From the Washington Post:
Congressional budget analysts estimated Wednesday that a Senate plan to repeal part of the Affordable Care Act with no immediate replacement would increase the number of people without health coverage by 17 million next year and 32 million at the end of a decade. The forecast by the Congressional Budget Office of the impact on coverage of the Senate GOP’s latest health-care legislation is nearly identical to estimates the CBO made in January based on a similar bill that passed both the House and Senate in late 2015 – and was vetoed by then-President Barack Obama. [Pols emphasis]
The new report also said the legislation would decrease federal deficits by $473 billion over that 10-year window.
The measure, which appears to have little chance of passing, would get rid of ACA premium subsidies as of 2020 and would eliminate the penalty most Americans face if they go without health insurance. It would end Medicaid expansion as of 2020 as well as repeal several of the ACA’s taxes. And the cost-sharing subsidies that have been paid to insurers to help lower-income consumers afford their deductibles and other health expenses would be repealed in 2020.
Senate Republicans had lunch at the White House earlier today, where President Trump mixed in threats and vague assurances in an effort to convince the Senate to keep moving forward on an Obamacare repeal plan because he really wants to use his Presidential pen to sign something.
As the Post mentioned, and as the Washington Examiner explains in more detail, today’s CBO score puts some numbers behind a repeal-but-don’t-replace plan that is nearly identical to something that Congressional Republicans tried in 2015:
With the Republican effort to repeal and replace Obamacare currently dead, Senate Majority Leader Mitch McConnell, R-Ky. vowed to revive the 2015 bill that repealed much of Obamacare’s taxes and spending (while leaving regulations intact), and then deal with the thorny negotiations about replacement after. Back in 2015, the partial repeal bill passed the Senate with a 52-vote majority.

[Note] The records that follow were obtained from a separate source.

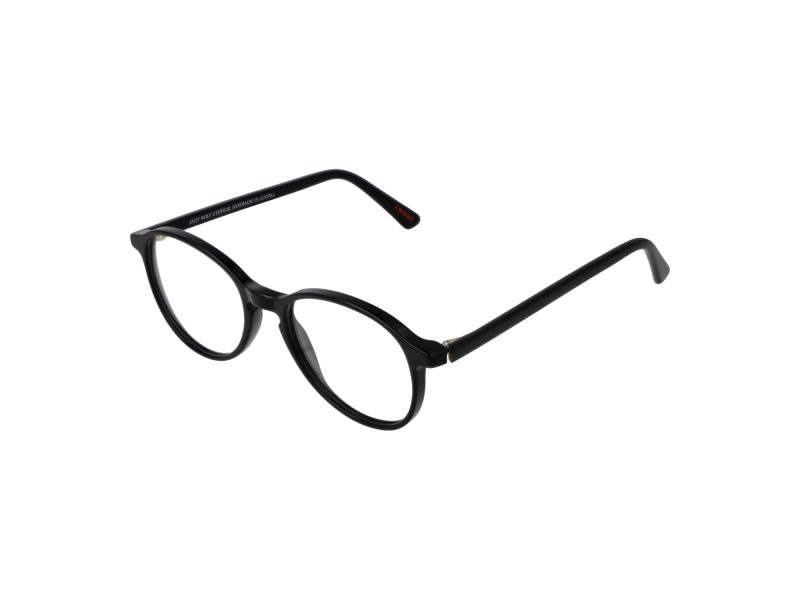 Andy Wolf Dioptrické okuliare AW 4508 A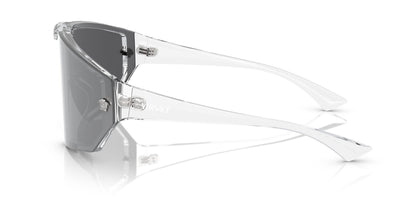 VERSACE VE4461 148/6V 47 - 4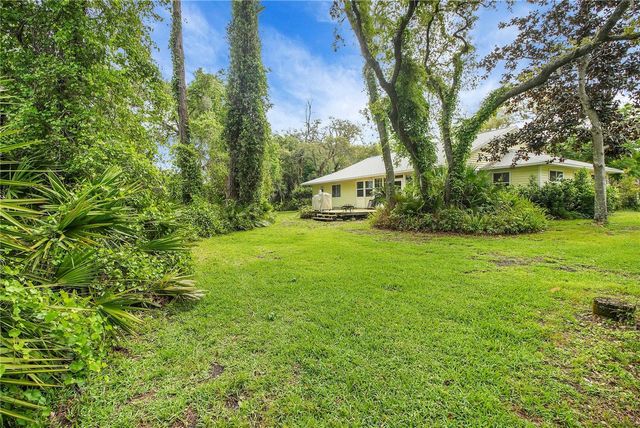 335 RIVER GLASS COURT, Leesburg, FL 34788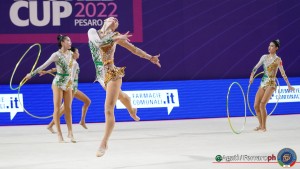 chn cerchi foto agati ferraro luc07509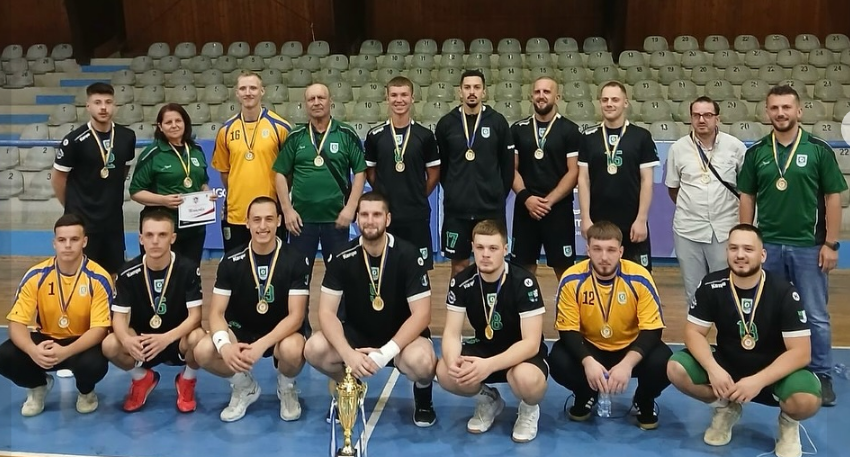 Trepça e fiton turneun "Jeton Tërstena - Tota" 2 trepca e fiton turneun jeton terstena tota 68cb2a7520944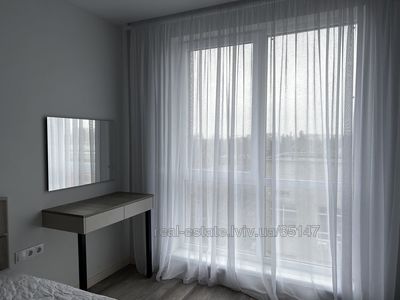 Rent an apartment, Truskavecka-vul, Lviv, Sikhivskiy district, id 4506880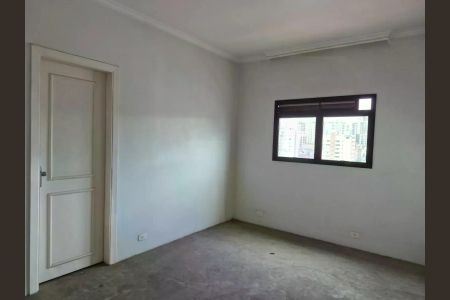 Apartamento à venda com 4 quartos, 250m² em Vila Pauliceia, São Paulo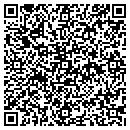 QR code with Hi Neighbor Tavern contacts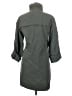 Tart Collections 100% Nylon Green Raincoat Size XS - photo 2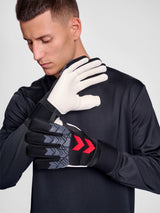 hummel Goalkeeper Gloves Hyper Grip-6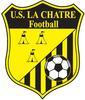 US LA CHATRE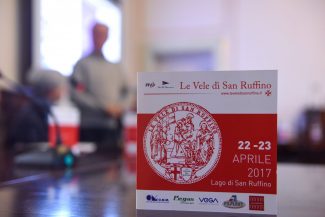 vele-san-ruffino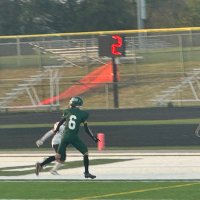 Blake Davis (@blake_davis09) 's Twitter Profile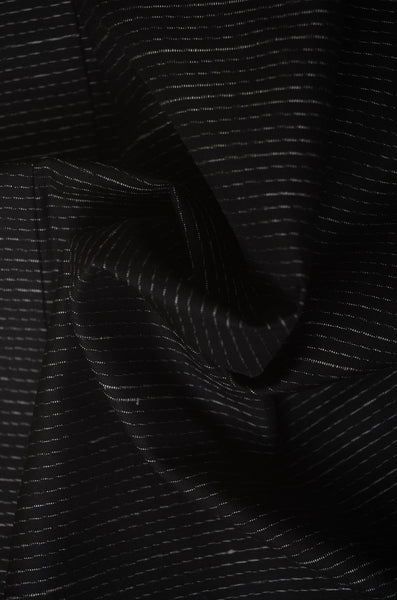 Men kimono / M-KM #1-247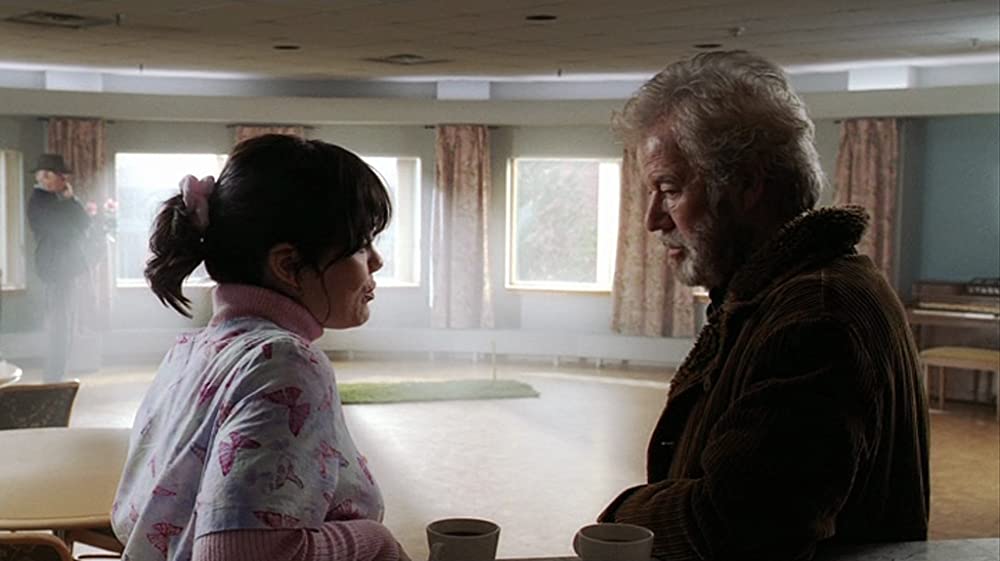 アウェイ・フロム・ハー 君を想うの画像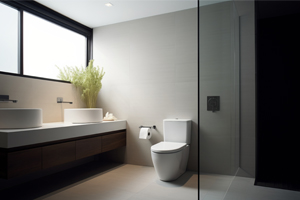 Reformas Orkaled bano Reformas Orkaled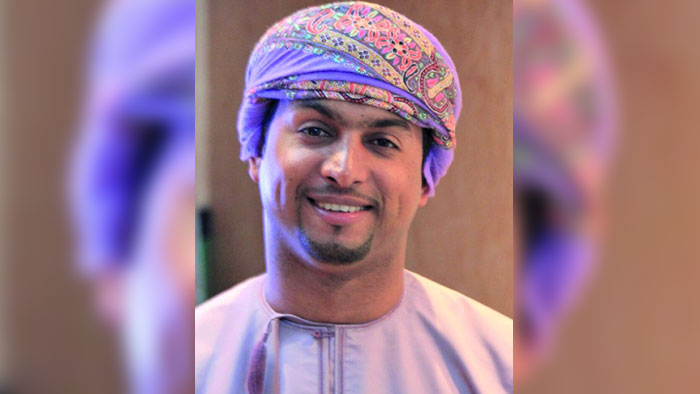  الاستثمار في الأمن الغذائي .. ضمانة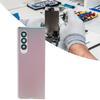 Back Glass Cover Replacement with Pre Installed Camera Lens and Repair Kit for     Fold 3 5G F926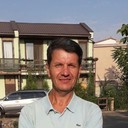 ���������� ������, ���� ������� Cawa, 55 ���, ������������ ��� ������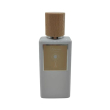 Iap pharma - premium x profumo equivalente uomo/donna confezione 50 ml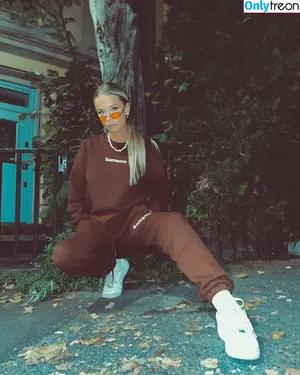 Martine Baardseng / martinebaardseng / martinebaardsengvip фото голая #0064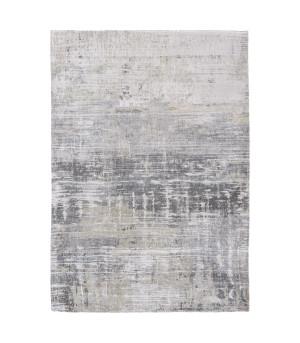 Streaks - Coney Grey 8716 - Exterior/Interior - Alfombra Lavable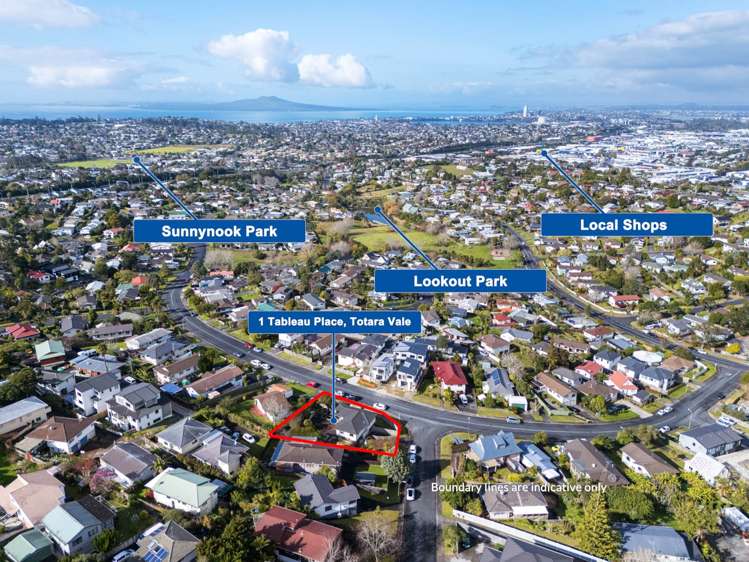 1 Tableau Place Totara Vale_21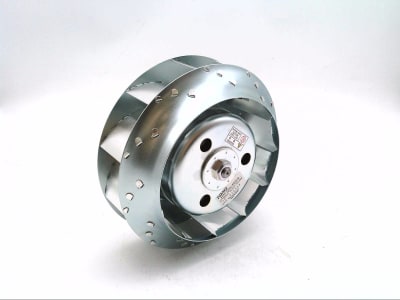 MINEBEA A90L-0001-0548/R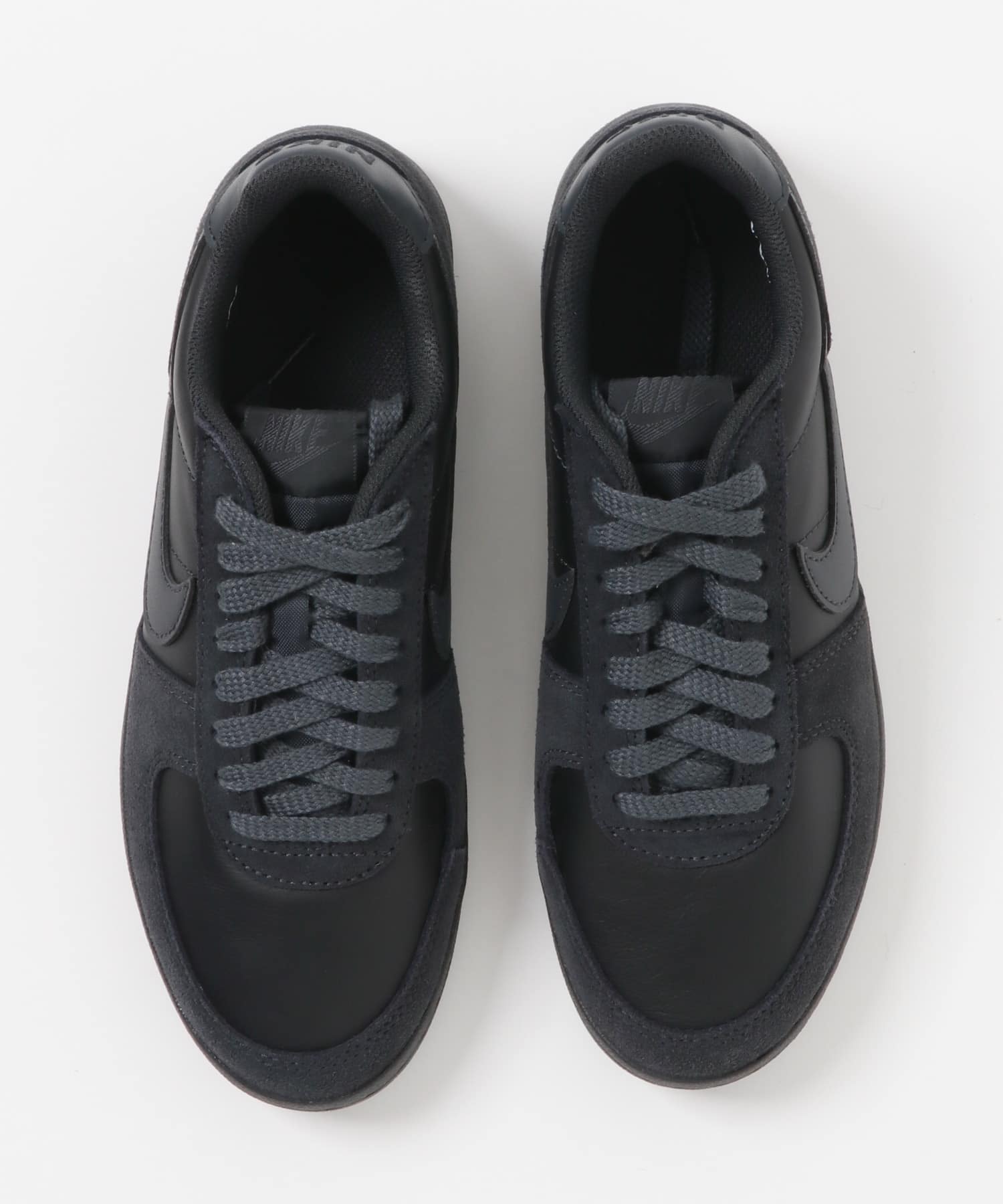 NIKE　FIELD GENERAL OFF NOIR 26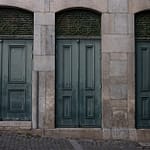 29-Ocak-2026-Degisim-Ruzgarlari-ve-Kapidaki-Firsatlar-featured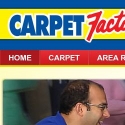 Carpet Factory Outlet Reviews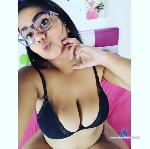 alisson_ky stripchat livecam show performer room profile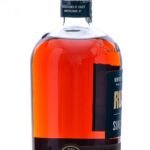 Russell's Reserve Single Rickhouse Camp Nelson F Bourbon 2023 (photo 3)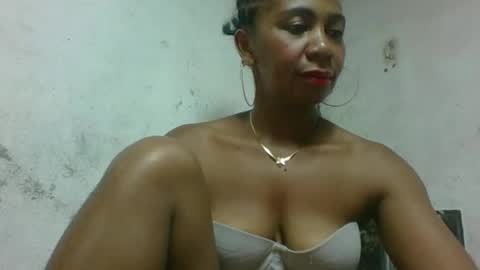 Snapshot of hororine chatting on 01-14-26, 12:44 hororine online show from 01-14-26, 12:44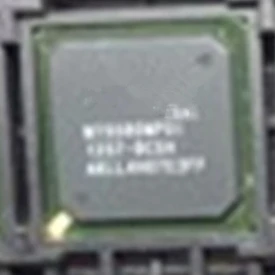 MT5580MP01-BCSH MT5580MPO1-BCSH MT5580MPOI-BCSH MT5580MPOI MT5580MP0I MT5580MP01 1pcs | Электронные компоненты и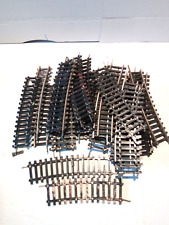 Modelleisenbahn gleise hne gebraucht kaufen  Berlin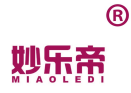 妙乐帝 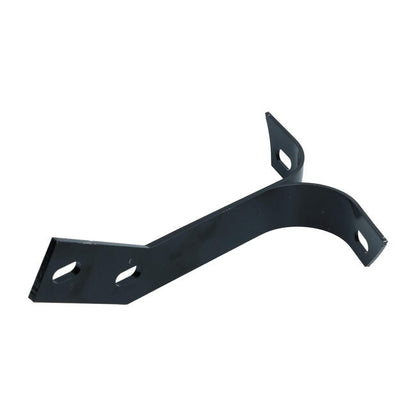 Bumper Bracket Front Right 03/55-08/58  0019-110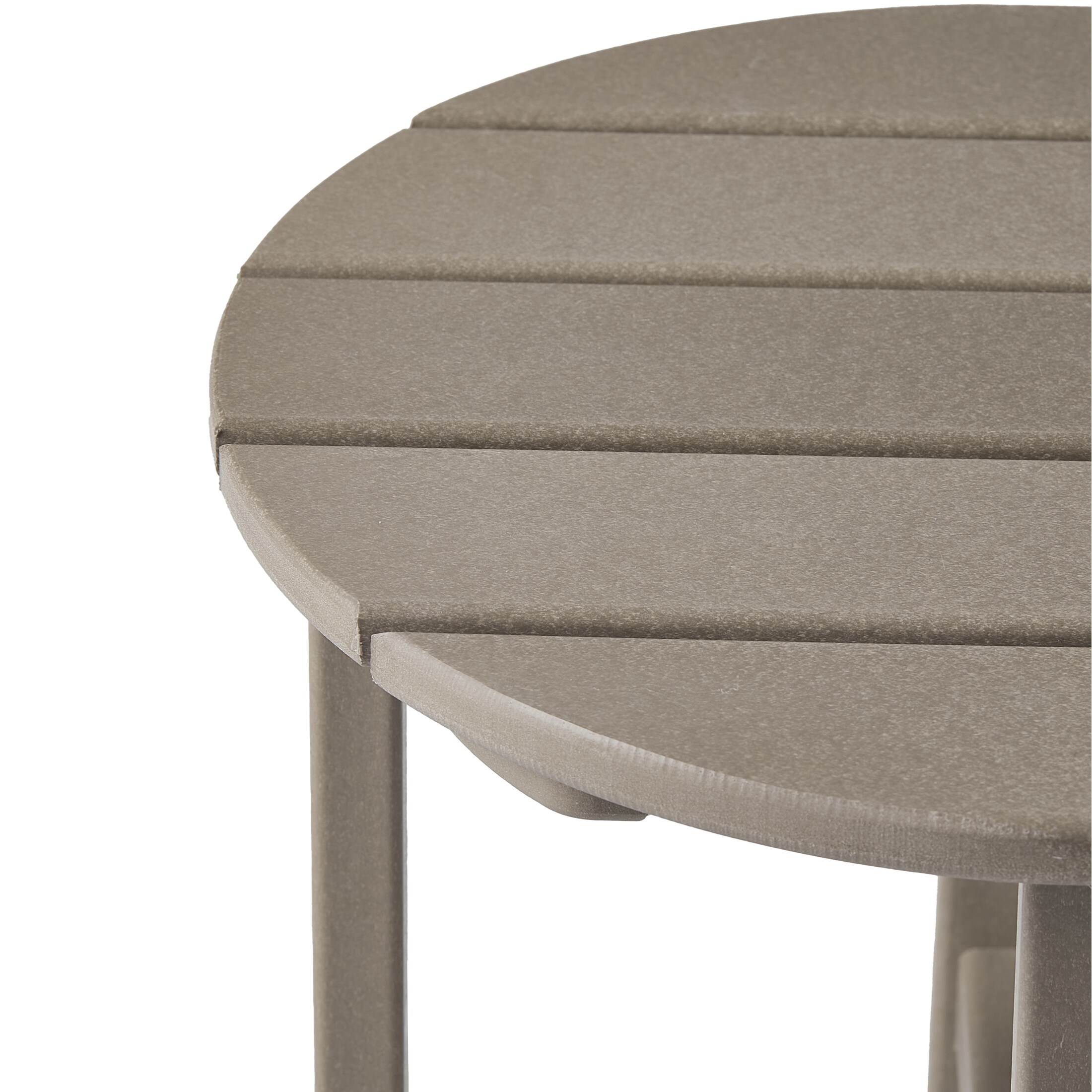 Costaelm COS01440 Patio-Tables - View #7
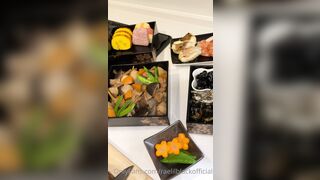 314 of 347 Vids] Rae Lil Black (raelilblack aka raelilblackofficial) OnlyFans Leaks Nude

Though there has been some turnover in the Senate since that December 2015 vote, many of the centrists who have been the most reluctant to repeal Obamacare — Sens. Shelley Moore Capito, R-W.V., Lisa Murkowski R-Alaska., Dean Heller, R-Nev., Bill Cassidy, R-La., and Rob Portman, R-Ohio — voted for the repeal bill. If they oppose it this time, they’ll have to beat back charges that they cynically voted for repeal two years ago when they knew former President Barack Obama would veto it, but reversed themselves when it was no longer symbolic, because President Trump will sign it into law. Susan Collins, R-Maine, voted no in 2015.
You can probably guess how Sen. Cory Gardner (R-Yuma) voted on this 2015 bill (he was a “YES”). Gardner will likely still pretend that he is undecided about a repeal-only option, but he’s already on the record having taken a position on this previously. That’s gonna sting.
Axios has more on the next potential steps that Republicans could take in their quest to destroy Obamacare and Medicaid and generally upend the healthcare industry in the United States. It seems unlikely that the Senate GOP would really go forward with some of these plans, but then again, there seems to be some determination to try to push forward the worst possible healthcare plan that they can imagine.